"Resenha esportiva", por Nelson Motta
Nelson Motta lançou este seu bem-humorado almanaque em 2014. A capa chamava para as setes Copas do Mundo que assistiu in loco. Mas foram mais. E ainda rolaram umas duas olimpíadas.
O lançamento foi momentoso, véspera da Copa no Brasil. Eu só vim a lê-lo agora, na véspera de uma outra Copa, a do Qatar. De lá para cá, muito camelo atravessou o deserto. Seu texto, porém, é tão atual quanto o jornal que entregaram aqui em casa hoje de manhã.
Grande Nelsinho. Foi a todas, escutou de tudo e escreve muito.
Eu não fui a nenhuma e, pior, estou no estaleiro. Mas não reclamo. Desfruto da companhia (metafórica) de grandes craques lesionados, como Pogba, Lo Celso, Benzema e agora o Neymar.
Assim, de molho, me restam (oba!), ler e assistir (todos) os jogos da Copa. Que chato, ehm?

---------------

### INSTRUÇÕES DA TAREFA
Prossiga com a resenha do livro de Nelson Motta a partir da última frase do trecho. As entradas não têm nenhum papel nesta tarefa.

### DADOS DO EXERCÍCIO
---------------

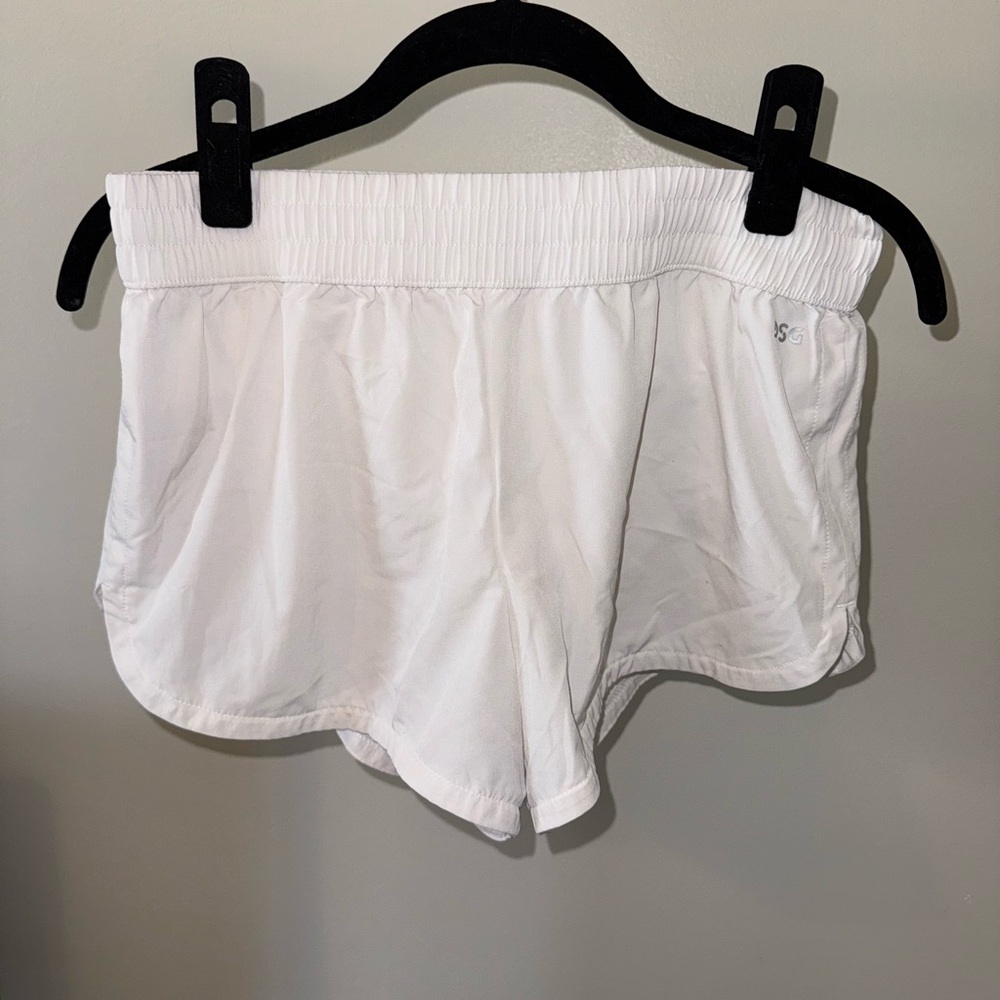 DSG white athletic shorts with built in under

---------------

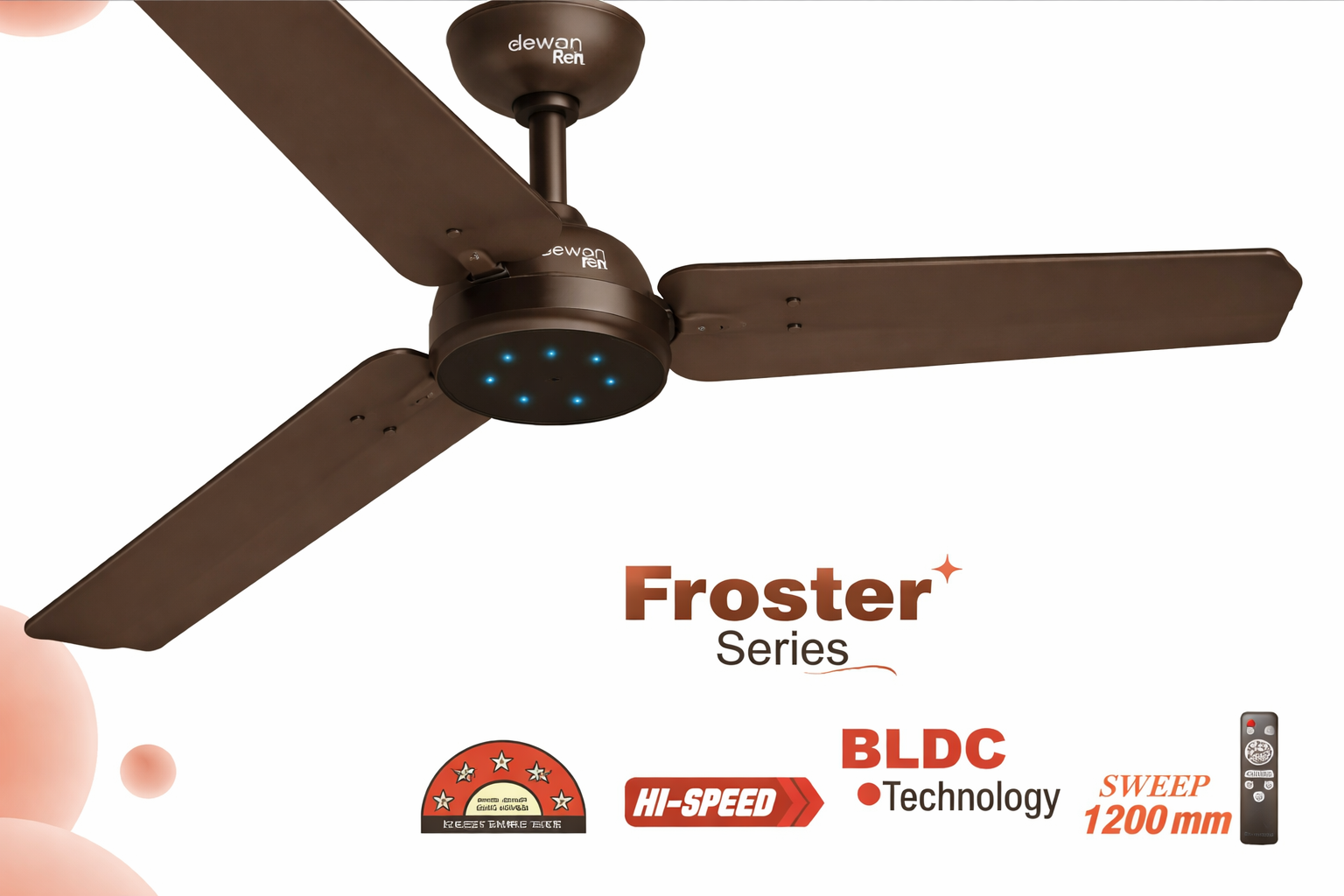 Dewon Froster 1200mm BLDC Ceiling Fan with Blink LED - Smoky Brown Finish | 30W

---------------

### RESPOSTA DA TAREFA
Como o prazer do ócio não se resume à telinha, pincei - entre outros livros para ler com a mão esquerda - este "Resenha". Boa escolha. Acompanhando as aventuras do jornalista desde 1966, na Copa da Inglaterra, ampliei minhas memórias músico-boêmio-esportivas e matei a saudade de jogos que vi, jogados em estádios em que não fui.
Já o Nelsinho estava lá, bebeu todas e comeu bem, ainda que quanto ao próprio cardápio ele se mantenha reservado. Mas deixa escapar estrepulias doutrém.
"Após a final consagradora", segreda Nelsinho sobre o tri, "numa festa de celebração da vitória na suíte presidencial de um dos hotéis mais chiques da Ciudad del Mexico, vi várias grã-finas cariocas disputando para ver quem dava para Jairzinho e Paulo Cézar Caju".
Dá-lhe Furacão. O tricolor, órfão de craques antológicos, se rendeu ao poder de fogo do ataque botafoguense. Mas parou por aí. "Não se sabe quem comeu quem", escanteia. Não tinha VAR.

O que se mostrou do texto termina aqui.